# [Urgent Help] Need SSH Command ( Sql Backup)



## rahulw (May 13, 2007)

Hello Mates ,


I want to transfer a huge database (sql ) of 5 GB to other server ( Remote ) , but i do not know how to do it ! and later i want to restore it also on the 1st server after i format it !!

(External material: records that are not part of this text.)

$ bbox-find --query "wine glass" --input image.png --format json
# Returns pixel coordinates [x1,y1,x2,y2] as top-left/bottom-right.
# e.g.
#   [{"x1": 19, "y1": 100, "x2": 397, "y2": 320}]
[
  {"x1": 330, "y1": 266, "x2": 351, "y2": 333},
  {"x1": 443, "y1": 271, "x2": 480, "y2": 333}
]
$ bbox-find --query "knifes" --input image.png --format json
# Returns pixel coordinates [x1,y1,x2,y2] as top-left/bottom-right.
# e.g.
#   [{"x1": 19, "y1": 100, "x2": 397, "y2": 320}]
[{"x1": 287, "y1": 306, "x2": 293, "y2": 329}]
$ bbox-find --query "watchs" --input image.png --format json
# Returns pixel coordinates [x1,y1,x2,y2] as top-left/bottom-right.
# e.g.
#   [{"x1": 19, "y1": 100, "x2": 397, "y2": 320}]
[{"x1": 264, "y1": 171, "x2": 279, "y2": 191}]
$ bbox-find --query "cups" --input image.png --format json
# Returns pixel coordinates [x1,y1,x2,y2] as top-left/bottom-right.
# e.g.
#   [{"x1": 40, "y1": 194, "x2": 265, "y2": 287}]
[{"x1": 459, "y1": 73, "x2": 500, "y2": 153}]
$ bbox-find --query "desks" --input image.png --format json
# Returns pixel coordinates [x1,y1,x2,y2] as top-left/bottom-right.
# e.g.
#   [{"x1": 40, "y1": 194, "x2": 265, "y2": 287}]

I know how to backup on my own server by using




> mysqldump -q -uxyourdomain -p -hmysql.yourdomain.com xyourdomain_2 >./myfile.txt



But please help me in telling a command which can make MySql backup from DB to another server

and

a command which can restore MySql backup of DB to another server


I think that this was the command which will do the work is
*
mysqldump -f DB -u -p | ssh [email protected] of NEW SERVER "( > /home/user/public_html/test.sql)"*

but i am getting this error 



> mysqldump: Got errno 0 on write
> mysqldump: Got errno 0 on write
> mysqldump: Got errno 0 on write
> mysqldump: Got errno 0 on write
> ...


Please help me asap 



Regards


----------



## rahulw (May 13, 2007)

Topic To Be Closed > No One Alive To Help !


----------



## koala (Mar 27, 2005)

You double posted. There's a reply in http://www.techsupportforum.com/f64/urgent-help-need-ssh-command-sql-backup-156359.html


----------